204. La taquilla

En el pueblo de mis antepasados se acababa de inaugurar en verano el nuevo parque de atracciones. Llamarlo nuevo no dejaba de ser un eufemismo. Era el de todos los años, pero en otra ubicación. El Ayuntamiento había exigido a los responsables del negocio el cambio de lugar, utilizando como argumento que lo necesitaba para terreno edificable.

La gente protestó al enterarse de semejante decisión. El nuevo emplazamiento quedaba a las afueras del pueblo.

Al principio el periódico de la provincia se hizo eco de las protestas, pero estas duraron muy poco: la financiación del rotativo dependía de un banco nacional ligado al partido gobernante y, por ende, a la alcaldía del pueblo, del mismo color político.

Las barracas fueron las últimas atracciones en aparecer; antes lo hicieron la gran noria, el tren fantasma, el tiovivo, los autos de choque, la montaña rusa, el tobogán hinchable, la máquina de probar la fuerza, y otras de menor relevancia. La gente volvió a sentirse feliz, a pesar de la incomodidad que suponía llegar a las instalaciones. Por las tardes, con buen tiempo, se acercaban familias enteras y disfrutaban de lo lindo. Los precios eran moderados. El Ayuntamiento cubría la diferencia.

Todo funcionaba sobre ruedas hasta que —caída ya la tarde— una madre alertó a los vigilantes del parque de la pérdida de su hijo pequeño. El crío, en un descuido, se había separado para ver de cerca la noria gigante. El barranco que quedaba detrás de la gran noria hacía presentir una desgracia. Para llegar allí el niño tenía que haberse colado por debajo de la abertura inferior de la taquilla; también podía haber accedido bordeando el recinto, aunque era imposible que hubiera podido salir del parque solo, sin que los guardas se dieran cuenta. Otras posibilidades la madre no quería ni imaginárselas.

Los gritos de los padres llamándolo por su nombre no hallaban respuesta, hasta que la madre vio venir a su hijo a todo correr hacia ella, muy asustado. El crío era consciente de que sus padres lo habían estado buscando presos de ansiedad. Ella lo estrechó entre sus brazos y se echó a llorar. A la pregunta de «¿a dónde te habías metido?», el niño solo sabía señalar con el dedo la taquilla, mientras daba rienda suelta a sus sollozos. Era patente que en la oscuridad el niño no encontraba el camino de vuelta.
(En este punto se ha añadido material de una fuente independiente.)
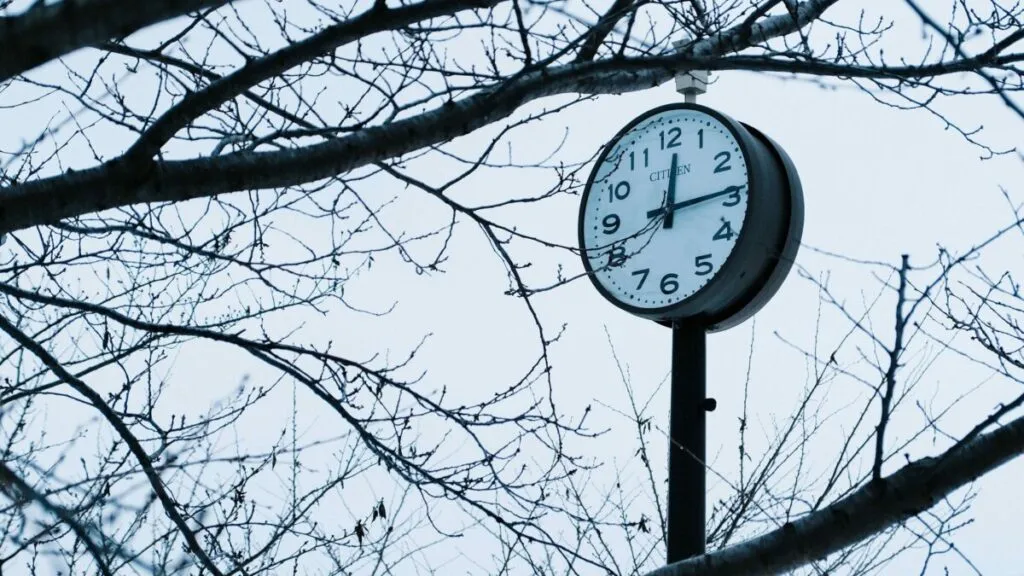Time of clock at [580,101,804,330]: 12:14
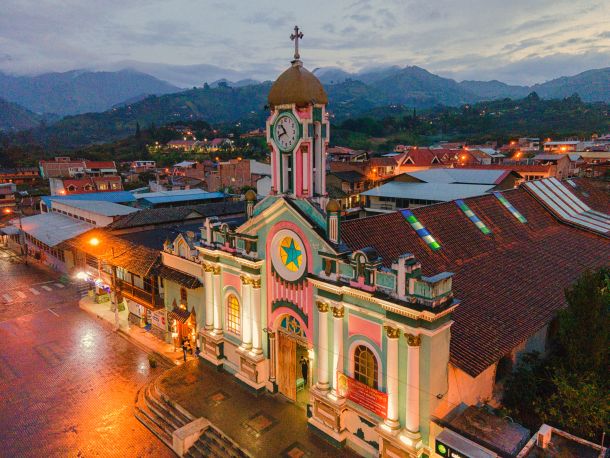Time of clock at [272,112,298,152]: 10:41
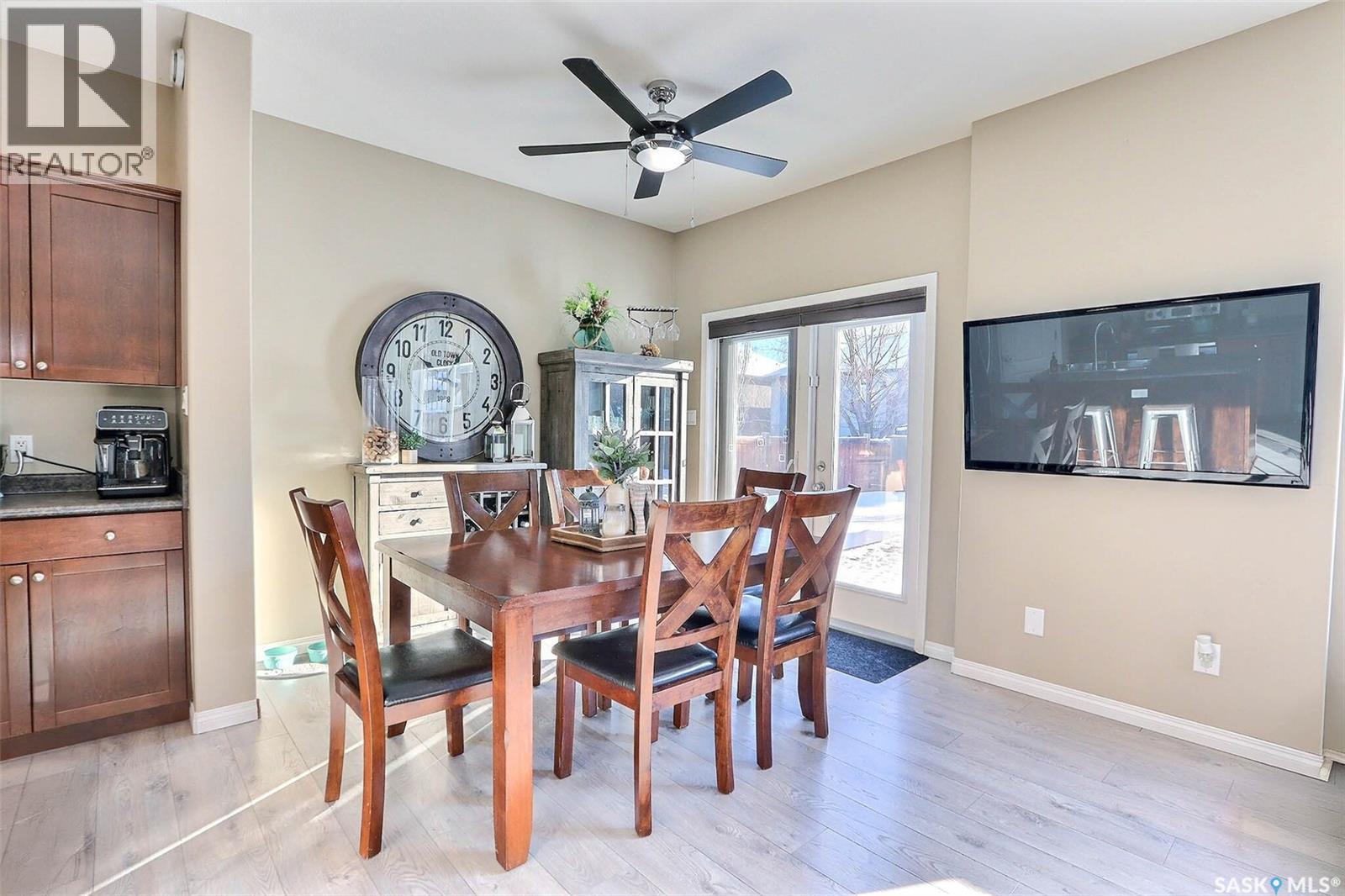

Desde ese día la madre se puso en acción al pensar en el peligro de que otro crío se metiera por debajo de la taquilla y se pudiera despeñar por el barranco. Sus iniciativas para que alguien hiciera algo terminaban en vía muerta: los de las atracciones decían que se perdería la estética de la taquilla y que nunca había pasado nada malo por esa causa; el periódico respondía que no era cosa suya, pues no había una masa social que lo solicitara; el Ayuntamiento aseguraba que sometería el tema en el próximo Pleno, pasado el verano. A veces las respuestas que recibía la madre en sus gestiones sonaban a reconvención: «son los padres quienes no deben perder de vista a sus hijos pequeños» …

En fin, que había que esperar a lo peor.

Y lo peor estuvo a punto de suceder. Esta vez fue el hijo pequeño del alcalde. Algunos dijeron que le habían visto meterse por debajo de la taquilla y que no le habían dado ninguna importancia. Pensaban que estaba jugando a esconderse.

Antes de iniciar la búsqueda fuera del recinto, en vista de que el niño no respondía a las llamadas, el propio alcalde pidió al equipo de mantenimiento que desmontara la taquilla para poder pasar al otro lado.

Portando potentes linternas de mano los encargados escudriñaban palmo a palmo la zona hasta que alguien gritó: «¡Lo he encontrado!». Estaba inconsciente sobre una roca que sobresalía sobre el cortado.

El niño se repuso. El alcalde convocó una sesión extraordinaria del Pleno con una única orden del día: el cambio de taquilla del parque de atracciones.

Los padres pudieron dormir ya tranquilos.